▸ **Extracted information**:
# # #
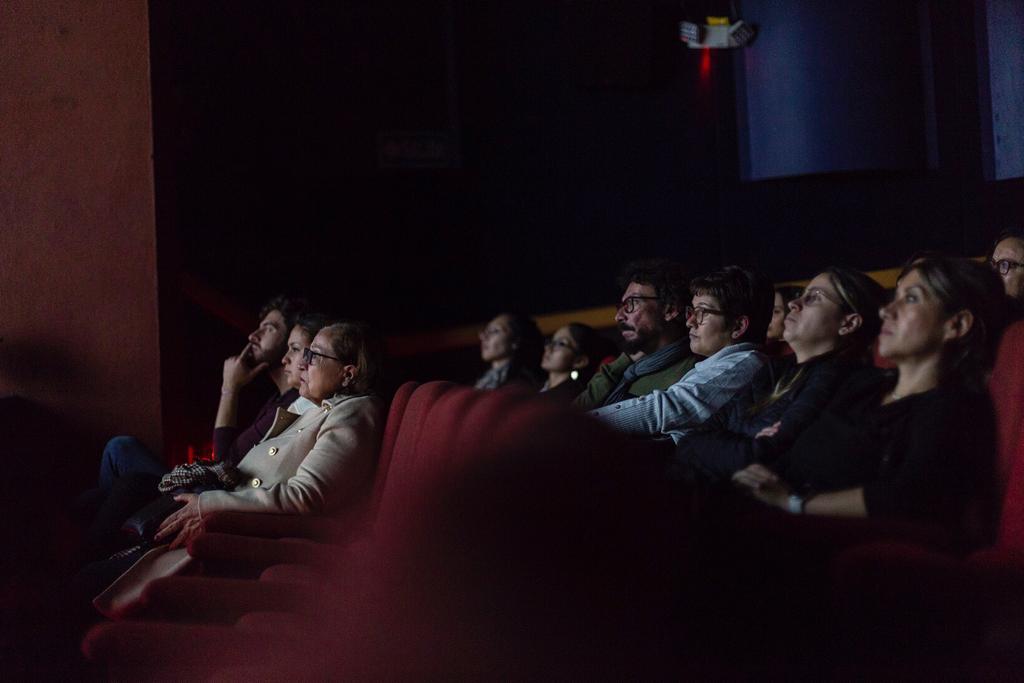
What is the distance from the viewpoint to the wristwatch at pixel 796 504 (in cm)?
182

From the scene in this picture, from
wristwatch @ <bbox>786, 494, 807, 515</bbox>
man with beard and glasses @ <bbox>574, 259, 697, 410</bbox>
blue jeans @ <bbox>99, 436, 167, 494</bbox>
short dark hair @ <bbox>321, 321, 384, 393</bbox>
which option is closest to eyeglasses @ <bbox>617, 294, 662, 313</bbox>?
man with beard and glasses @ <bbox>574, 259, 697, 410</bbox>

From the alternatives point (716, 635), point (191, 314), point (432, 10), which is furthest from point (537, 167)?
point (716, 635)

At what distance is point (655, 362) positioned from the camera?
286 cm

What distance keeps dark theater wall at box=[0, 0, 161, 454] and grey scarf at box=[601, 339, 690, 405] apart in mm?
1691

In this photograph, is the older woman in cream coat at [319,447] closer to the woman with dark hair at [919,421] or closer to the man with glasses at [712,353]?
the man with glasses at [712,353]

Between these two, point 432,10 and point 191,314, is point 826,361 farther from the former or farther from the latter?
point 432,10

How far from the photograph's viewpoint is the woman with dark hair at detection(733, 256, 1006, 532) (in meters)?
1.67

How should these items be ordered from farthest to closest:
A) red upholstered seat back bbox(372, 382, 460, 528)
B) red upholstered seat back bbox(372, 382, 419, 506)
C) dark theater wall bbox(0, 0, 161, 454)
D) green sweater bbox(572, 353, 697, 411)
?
# # #
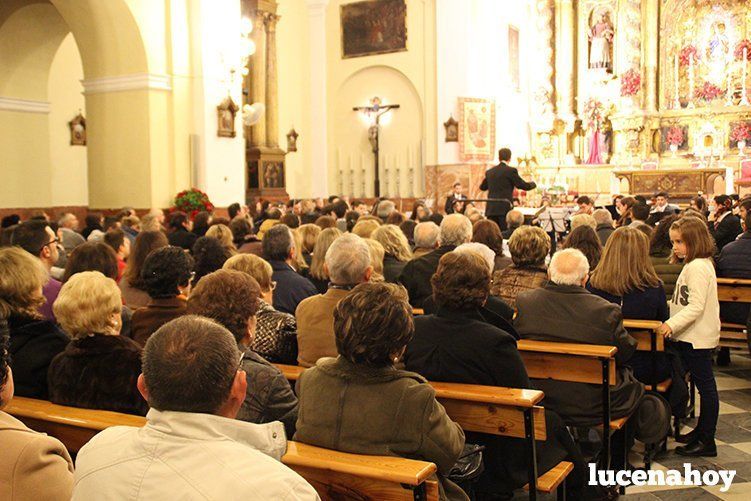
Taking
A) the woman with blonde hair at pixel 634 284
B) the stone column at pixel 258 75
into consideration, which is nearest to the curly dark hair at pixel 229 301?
# # #
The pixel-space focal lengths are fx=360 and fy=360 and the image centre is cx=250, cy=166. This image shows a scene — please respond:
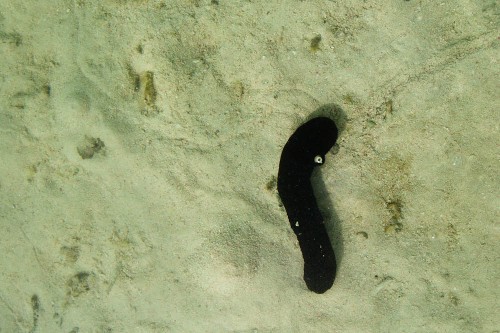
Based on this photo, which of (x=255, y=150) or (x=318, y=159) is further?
# # #
▸ **What is asked**: Count the lines above that contain the word "wall", matching case exactly, and give only the number.

▸ **Answer to this task**: 2